L’Alliance des États du Sahel lance une vaste offensive aérienne au Mali

Face à la recrudescence des tensions sécuritaires, la force conjointe composée du Niger, du Burkina Faso et du Mali a intensifié ses opérations militaires. Le gouvernement nigérien a confirmé que des « campagnes aériennes d’envergure » ont été menées sur le sol malien, ciblant des positions stratégiques occupées par des groupes djihadistes affiliés à Al-Qaïda et des séparatistes touaregs.

Cette intervention musclée fait suite à une offensive majeure déclenchée le week-end dernier. Les assaillants ont réussi à s’emparer de la ville clé de Kidal, marquant un tournant dramatique dans le conflit qui dure depuis près de quinze ans. Cette attaque a également été marquée par la mort tragique du ministre de la Défense malien, Sadio Camara.

Une montée en puissance de l’Alliance des États du Sahel

Réunis au sein de l’Alliance des États du Sahel (AES), les trois pays voisins ont considérablement renforcé leur coopération militaire. Initialement dotée de 5 000 hommes, la force commune a vu ses effectifs tripler pour atteindre 15 000 soldats à la mi-avril, afin de mieux répondre aux menaces terroristes transfrontalières.

Les autorités du Niger ont salué la réactivité des unités de cette force unifiée. Des frappes aériennes ciblées ont été déclenchées dans les heures ayant suivi les assauts du 25 avril 2026, touchant particulièrement les secteurs de Gao, Ménaka et Kidal.

De leur côté, les rebelles touaregs du Front de libération de l’Azawad, par la voix de leur porte-parole Mohamed Elmaouloud Ramadane, avaient exhorté le Burkina Faso et le Niger à ne pas s’immiscer dans les affrontements en cours sur le territoire malien dès le début des hostilités.

Un contexte géopolitique sous haute tension

Le Mali traverse une crise sécuritaire profonde, exacerbée par les affrontements entre la junte au pouvoir, soutenue par des instructeurs russes, et les groupes armés.
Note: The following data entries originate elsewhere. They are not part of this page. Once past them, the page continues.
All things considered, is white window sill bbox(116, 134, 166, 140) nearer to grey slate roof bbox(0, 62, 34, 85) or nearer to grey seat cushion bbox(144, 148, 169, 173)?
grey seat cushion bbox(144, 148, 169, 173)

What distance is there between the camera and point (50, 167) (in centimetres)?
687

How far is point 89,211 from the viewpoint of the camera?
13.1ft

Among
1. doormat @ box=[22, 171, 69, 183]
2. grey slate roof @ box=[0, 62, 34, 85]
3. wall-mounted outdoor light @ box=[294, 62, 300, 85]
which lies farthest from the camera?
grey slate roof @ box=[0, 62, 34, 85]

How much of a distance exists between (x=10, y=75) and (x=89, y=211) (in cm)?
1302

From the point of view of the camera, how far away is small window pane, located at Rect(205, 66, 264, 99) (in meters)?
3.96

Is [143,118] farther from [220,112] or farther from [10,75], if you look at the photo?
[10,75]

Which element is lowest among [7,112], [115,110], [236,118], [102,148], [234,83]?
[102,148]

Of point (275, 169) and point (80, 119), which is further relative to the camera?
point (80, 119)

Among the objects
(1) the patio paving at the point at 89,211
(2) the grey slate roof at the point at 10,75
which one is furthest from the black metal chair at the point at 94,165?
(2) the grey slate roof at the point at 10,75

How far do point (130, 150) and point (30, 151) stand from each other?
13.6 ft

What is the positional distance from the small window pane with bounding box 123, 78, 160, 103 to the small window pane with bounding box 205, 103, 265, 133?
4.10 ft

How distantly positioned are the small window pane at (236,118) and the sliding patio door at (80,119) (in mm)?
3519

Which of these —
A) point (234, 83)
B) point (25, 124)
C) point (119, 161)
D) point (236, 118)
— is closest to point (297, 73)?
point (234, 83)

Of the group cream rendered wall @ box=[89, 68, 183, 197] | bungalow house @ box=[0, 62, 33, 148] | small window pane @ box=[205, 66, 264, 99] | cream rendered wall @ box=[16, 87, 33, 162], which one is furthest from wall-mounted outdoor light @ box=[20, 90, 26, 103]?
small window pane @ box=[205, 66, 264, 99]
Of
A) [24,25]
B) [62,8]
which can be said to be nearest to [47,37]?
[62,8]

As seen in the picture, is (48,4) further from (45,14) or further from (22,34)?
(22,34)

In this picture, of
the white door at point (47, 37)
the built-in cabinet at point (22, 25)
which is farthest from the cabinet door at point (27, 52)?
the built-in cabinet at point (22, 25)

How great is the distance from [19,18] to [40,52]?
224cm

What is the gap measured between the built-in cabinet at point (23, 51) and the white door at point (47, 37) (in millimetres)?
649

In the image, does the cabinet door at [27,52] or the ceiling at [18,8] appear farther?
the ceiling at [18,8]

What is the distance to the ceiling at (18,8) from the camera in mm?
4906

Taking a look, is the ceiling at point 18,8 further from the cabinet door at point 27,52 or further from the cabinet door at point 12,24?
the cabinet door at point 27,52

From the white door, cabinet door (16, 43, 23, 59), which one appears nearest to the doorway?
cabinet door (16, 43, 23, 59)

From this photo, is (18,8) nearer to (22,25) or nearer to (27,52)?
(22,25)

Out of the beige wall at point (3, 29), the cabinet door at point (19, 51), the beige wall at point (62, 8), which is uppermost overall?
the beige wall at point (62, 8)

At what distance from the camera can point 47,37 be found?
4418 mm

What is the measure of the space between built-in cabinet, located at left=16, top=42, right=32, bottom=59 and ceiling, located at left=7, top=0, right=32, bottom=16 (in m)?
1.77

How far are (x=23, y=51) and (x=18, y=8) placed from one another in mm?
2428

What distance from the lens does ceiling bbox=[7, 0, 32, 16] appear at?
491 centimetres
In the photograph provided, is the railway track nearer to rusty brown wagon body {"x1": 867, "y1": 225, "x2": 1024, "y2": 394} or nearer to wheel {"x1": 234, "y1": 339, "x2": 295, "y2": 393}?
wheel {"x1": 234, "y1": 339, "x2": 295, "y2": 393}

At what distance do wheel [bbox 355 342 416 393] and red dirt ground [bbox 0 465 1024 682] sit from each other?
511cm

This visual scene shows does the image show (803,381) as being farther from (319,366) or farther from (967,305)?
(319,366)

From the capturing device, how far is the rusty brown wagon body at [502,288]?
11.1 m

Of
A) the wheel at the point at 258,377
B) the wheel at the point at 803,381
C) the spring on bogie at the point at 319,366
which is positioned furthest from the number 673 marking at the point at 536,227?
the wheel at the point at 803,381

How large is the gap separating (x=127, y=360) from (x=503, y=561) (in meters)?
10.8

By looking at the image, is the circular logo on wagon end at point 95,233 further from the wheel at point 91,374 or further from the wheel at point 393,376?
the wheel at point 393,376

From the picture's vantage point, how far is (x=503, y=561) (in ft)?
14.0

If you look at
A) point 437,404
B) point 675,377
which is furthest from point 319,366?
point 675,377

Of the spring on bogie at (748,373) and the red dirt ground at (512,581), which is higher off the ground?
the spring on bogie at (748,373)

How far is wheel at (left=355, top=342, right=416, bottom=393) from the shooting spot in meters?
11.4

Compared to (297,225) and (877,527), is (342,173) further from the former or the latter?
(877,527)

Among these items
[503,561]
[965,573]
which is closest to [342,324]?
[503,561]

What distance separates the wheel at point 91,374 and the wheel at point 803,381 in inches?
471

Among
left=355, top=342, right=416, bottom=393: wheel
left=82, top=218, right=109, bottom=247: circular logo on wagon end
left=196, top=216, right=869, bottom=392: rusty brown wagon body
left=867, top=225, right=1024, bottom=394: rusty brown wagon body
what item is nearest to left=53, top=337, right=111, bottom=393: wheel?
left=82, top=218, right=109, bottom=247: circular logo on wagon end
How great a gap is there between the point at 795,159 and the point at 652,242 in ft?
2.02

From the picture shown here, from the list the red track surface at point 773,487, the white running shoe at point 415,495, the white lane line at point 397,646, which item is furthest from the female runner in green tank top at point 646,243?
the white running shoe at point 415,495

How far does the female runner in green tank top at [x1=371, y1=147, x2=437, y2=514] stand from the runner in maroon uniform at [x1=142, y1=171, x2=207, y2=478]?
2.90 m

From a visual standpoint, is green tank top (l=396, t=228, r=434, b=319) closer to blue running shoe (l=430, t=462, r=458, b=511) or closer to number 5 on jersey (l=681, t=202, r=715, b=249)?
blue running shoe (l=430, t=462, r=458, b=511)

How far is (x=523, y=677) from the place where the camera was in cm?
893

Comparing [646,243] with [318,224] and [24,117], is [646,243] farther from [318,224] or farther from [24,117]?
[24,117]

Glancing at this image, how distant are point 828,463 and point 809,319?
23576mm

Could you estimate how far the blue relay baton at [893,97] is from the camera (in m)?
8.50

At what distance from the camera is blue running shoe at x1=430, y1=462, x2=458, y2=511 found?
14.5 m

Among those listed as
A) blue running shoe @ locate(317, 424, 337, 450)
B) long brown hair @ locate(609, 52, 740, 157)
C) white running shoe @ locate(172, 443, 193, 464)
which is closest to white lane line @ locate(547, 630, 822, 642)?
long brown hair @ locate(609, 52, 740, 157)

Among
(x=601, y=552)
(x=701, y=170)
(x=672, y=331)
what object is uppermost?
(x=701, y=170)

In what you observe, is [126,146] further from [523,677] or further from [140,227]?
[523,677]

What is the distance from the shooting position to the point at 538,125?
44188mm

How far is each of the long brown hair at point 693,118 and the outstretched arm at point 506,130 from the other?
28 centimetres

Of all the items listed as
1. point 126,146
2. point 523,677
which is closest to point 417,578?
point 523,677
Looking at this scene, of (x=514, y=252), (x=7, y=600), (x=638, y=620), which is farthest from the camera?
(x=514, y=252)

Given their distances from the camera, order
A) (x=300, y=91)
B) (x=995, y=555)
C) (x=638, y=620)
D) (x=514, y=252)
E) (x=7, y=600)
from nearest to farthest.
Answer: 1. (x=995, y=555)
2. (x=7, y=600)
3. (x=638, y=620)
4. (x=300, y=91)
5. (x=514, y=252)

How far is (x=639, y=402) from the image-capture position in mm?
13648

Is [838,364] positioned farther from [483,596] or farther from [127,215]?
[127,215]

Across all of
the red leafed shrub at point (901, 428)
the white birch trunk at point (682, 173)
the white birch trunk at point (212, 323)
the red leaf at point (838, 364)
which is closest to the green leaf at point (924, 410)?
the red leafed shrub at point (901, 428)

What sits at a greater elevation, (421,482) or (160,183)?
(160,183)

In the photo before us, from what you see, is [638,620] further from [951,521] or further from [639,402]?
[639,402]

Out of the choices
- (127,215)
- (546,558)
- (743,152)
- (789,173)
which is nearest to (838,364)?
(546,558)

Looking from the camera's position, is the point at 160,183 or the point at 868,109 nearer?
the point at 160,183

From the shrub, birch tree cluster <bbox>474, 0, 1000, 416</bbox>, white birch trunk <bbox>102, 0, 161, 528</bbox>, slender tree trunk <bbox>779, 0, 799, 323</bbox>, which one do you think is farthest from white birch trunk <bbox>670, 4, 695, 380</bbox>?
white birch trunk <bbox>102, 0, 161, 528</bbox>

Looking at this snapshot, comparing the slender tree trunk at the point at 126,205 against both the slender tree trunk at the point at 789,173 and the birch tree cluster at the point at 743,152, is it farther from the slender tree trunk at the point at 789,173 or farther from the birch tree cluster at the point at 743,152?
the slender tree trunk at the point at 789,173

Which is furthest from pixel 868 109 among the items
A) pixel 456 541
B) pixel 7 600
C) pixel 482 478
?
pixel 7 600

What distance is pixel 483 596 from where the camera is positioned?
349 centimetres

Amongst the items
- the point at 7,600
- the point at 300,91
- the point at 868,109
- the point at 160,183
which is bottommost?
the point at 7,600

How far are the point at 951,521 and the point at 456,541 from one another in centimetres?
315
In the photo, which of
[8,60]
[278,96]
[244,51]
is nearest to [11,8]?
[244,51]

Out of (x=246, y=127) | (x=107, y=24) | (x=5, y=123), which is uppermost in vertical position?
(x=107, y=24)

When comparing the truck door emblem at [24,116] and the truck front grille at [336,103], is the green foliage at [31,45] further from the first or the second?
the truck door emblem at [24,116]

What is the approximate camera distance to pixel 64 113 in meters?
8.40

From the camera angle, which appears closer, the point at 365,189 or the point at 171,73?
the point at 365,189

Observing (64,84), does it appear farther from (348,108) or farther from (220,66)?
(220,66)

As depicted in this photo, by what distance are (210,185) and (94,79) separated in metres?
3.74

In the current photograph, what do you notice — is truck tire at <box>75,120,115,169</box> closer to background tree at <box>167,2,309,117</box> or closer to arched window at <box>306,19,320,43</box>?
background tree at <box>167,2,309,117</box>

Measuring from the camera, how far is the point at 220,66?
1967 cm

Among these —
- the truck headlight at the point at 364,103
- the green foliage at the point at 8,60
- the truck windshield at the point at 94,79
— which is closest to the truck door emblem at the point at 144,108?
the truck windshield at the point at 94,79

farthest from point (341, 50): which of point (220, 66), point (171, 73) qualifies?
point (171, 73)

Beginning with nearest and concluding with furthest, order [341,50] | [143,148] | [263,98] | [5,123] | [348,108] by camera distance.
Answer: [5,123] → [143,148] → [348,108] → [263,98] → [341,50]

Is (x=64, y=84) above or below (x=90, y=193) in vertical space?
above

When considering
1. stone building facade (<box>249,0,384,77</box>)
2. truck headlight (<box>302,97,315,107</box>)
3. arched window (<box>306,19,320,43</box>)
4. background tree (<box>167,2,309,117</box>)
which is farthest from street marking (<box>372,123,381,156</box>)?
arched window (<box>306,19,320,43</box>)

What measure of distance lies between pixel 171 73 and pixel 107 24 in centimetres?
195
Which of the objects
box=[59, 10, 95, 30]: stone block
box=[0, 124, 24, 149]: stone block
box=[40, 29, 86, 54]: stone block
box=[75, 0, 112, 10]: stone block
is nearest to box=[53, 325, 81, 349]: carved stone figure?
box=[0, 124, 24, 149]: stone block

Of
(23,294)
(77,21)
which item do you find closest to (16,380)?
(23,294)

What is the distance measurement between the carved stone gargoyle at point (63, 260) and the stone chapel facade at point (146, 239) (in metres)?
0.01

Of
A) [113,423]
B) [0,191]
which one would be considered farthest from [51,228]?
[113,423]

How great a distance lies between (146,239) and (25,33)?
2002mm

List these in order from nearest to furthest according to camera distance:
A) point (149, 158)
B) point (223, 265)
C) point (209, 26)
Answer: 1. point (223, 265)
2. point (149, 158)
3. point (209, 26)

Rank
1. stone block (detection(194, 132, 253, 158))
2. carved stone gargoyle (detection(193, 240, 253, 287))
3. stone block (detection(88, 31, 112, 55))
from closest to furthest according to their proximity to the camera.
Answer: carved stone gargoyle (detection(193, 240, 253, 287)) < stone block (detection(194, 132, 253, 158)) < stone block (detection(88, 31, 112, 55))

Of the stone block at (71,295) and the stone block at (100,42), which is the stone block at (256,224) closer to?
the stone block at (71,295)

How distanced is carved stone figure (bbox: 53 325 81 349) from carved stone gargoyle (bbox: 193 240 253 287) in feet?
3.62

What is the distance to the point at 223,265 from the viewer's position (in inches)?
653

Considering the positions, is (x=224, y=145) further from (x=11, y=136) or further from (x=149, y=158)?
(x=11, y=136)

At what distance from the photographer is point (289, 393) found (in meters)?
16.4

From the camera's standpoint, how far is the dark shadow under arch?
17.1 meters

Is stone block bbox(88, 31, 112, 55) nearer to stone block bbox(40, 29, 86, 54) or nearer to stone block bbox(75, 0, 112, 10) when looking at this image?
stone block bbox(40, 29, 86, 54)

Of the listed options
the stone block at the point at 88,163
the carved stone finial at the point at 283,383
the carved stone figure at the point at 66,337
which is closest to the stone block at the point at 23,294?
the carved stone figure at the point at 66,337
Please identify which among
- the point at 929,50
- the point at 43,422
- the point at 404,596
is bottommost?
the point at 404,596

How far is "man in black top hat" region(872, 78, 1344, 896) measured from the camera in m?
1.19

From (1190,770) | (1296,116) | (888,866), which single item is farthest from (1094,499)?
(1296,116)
Lors des funérailles nationales de Sadio Camara, le ministre de la Défense burkinabè, Célestin Simporé, a promis, au nom de l’AES, de traquer sans relâche les responsables de cet assassinat.

À Niamey, environ un millier de personnes se sont rassemblées pour manifester leur soutien indéfectible au peuple malien. Les manifestants ont scandé des slogans dénonçant l’impérialisme et le terrorisme, tout en affichant leur solidarité avec l’AES. Effred Mouloul, représentant de la société civile, a fustigé le manque de soutien des autres dirigeants africains et a réitéré l’exigence d’un retrait total de la présence française dans la région.

Le gouvernement du Niger a d’ailleurs pointé du doigt l’implication présumée de puissances étrangères, notamment la France, dans la déstabilisation de la zone sahélienne, des accusations que Paris rejette fermement. Par mesure de précaution face aux risques sécuritaires, les défilés du 1er mai ont été annulés sur l’ensemble du territoire nigérien.